Correlation Between KINGBOARD CHEMICAL and SHIN ETSU
Can any of the company-specific risk be diversified away by investing in both KINGBOARD CHEMICAL and SHIN ETSU at the same time? Although using a correlation coefficient on its own may not help to predict future stock returns, this module helps to understand the diversifiable risk of combining KINGBOARD CHEMICAL and SHIN ETSU into the same portfolio, which is an essential part of the fundamental portfolio management process.
By analyzing existing cross correlation between KINGBOARD CHEMICAL and SHIN ETSU CHEMICAL, you can compare the effects of market volatilities on KINGBOARD CHEMICAL and SHIN ETSU and check how they will diversify away market risk if combined in the same portfolio for a given time horizon. You can also utilize pair trading strategies of matching a long position in KINGBOARD CHEMICAL with a short position of SHIN ETSU. Check out your portfolio center.

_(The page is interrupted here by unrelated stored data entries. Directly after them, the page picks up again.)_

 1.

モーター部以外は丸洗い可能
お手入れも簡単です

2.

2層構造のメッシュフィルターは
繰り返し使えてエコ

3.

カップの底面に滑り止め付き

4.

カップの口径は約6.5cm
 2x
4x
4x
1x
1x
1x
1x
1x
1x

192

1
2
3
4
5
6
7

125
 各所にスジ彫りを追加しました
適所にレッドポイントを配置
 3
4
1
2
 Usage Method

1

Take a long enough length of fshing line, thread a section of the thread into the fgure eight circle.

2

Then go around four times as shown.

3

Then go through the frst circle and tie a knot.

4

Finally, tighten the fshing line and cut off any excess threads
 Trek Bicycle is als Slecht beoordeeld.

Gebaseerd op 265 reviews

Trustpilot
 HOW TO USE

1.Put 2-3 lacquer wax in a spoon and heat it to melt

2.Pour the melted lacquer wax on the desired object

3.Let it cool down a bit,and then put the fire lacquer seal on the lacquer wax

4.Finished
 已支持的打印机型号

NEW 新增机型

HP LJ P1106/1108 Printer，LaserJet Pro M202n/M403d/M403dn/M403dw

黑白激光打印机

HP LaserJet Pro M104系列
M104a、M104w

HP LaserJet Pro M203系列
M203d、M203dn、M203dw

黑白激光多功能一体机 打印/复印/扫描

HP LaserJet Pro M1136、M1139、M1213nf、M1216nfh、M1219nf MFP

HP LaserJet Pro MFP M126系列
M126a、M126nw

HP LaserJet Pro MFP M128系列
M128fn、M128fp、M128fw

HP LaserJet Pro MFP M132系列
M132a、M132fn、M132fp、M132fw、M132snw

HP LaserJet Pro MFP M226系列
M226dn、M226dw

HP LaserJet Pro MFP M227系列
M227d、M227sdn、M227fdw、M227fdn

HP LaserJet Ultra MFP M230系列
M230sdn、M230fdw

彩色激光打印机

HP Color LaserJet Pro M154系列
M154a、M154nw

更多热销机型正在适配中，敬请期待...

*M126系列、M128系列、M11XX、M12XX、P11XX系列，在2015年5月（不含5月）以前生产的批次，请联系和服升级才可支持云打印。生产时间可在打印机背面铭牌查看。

Please also check ongoing floating volatility patterns of KINGBOARD CHEMICAL and SHIN ETSU.
Diversification Opportunities for KINGBOARD CHEMICAL and SHIN ETSU
-0.32 | Correlation Coefficient |
Very good diversification
The 3 months correlation between KINGBOARD and SHIN is -0.32. Overlapping area represents the amount of risk that can be diversified away by holding KINGBOARD CHEMICAL and SHIN ETSU CHEMICAL in the same portfolio, assuming nothing else is changed. The correlation between historical prices or returns on SHIN ETSU CHEMICAL and KINGBOARD CHEMICAL is a relative statistical measure of the degree to which these equity instruments tend to move together. The correlation coefficient measures the extent to which returns on KINGBOARD CHEMICAL are associated (or correlated) with SHIN ETSU. Values of the correlation coefficient range from -1 to +1, where. The correlation of zero (0) is possible when the price movement of SHIN ETSU CHEMICAL has no effect on the direction of KINGBOARD CHEMICAL i.e., KINGBOARD CHEMICAL and SHIN ETSU go up and down completely randomly.
Pair Corralation between KINGBOARD CHEMICAL and SHIN ETSU
Assuming the 90 days trading horizon KINGBOARD CHEMICAL is expected to generate 1.73 times more return on investment than SHIN ETSU. However, KINGBOARD CHEMICAL is 1.73 times more volatile than SHIN ETSU CHEMICAL. It trades about 0.05 of its potential returns per unit of risk. SHIN ETSU CHEMICAL is currently generating about 0.04 per unit of risk. If you would invest 114.00 in KINGBOARD CHEMICAL on September 19, 2024 and sell it today you would earn a total of 110.00 from holding KINGBOARD CHEMICAL or generate 96.49% return on investment over 90 days.
Time Period | 3 Months [change] |
Direction | Moves Against |
Strength | Insignificant |
Accuracy | 100.0% |
Values | Daily Returns |
KINGBOARD CHEMICAL vs. SHIN ETSU CHEMICAL
Performance |
Timeline |
KINGBOARD CHEMICAL |
SHIN ETSU CHEMICAL |
KINGBOARD CHEMICAL and SHIN ETSU Volatility Contrast
Predicted Return Density |
Returns |
Pair Trading with KINGBOARD CHEMICAL and SHIN ETSU
The main advantage of trading using opposite KINGBOARD CHEMICAL and SHIN ETSU positions is that it hedges away some unsystematic risk. Because of two separate transactions, even if KINGBOARD CHEMICAL position performs unexpectedly, SHIN ETSU can make up some of the losses. Pair trading also minimizes risk from directional movements in the market. For example, if an entire industry or sector drops because of unexpected headlines, the short position in SHIN ETSU will offset losses from the drop in SHIN ETSU's long position.KINGBOARD CHEMICAL vs. Apple Inc | KINGBOARD CHEMICAL vs. Apple Inc | KINGBOARD CHEMICAL vs. Apple Inc | KINGBOARD CHEMICAL vs. Microsoft |
Check out your portfolio center.Note that this page's information should be used as a complementary analysis to find the right mix of equity instruments to add to your existing portfolios or create a brand new portfolio. You can also try the Portfolio Rebalancing module to analyze risk-adjusted returns against different time horizons to find asset-allocation targets.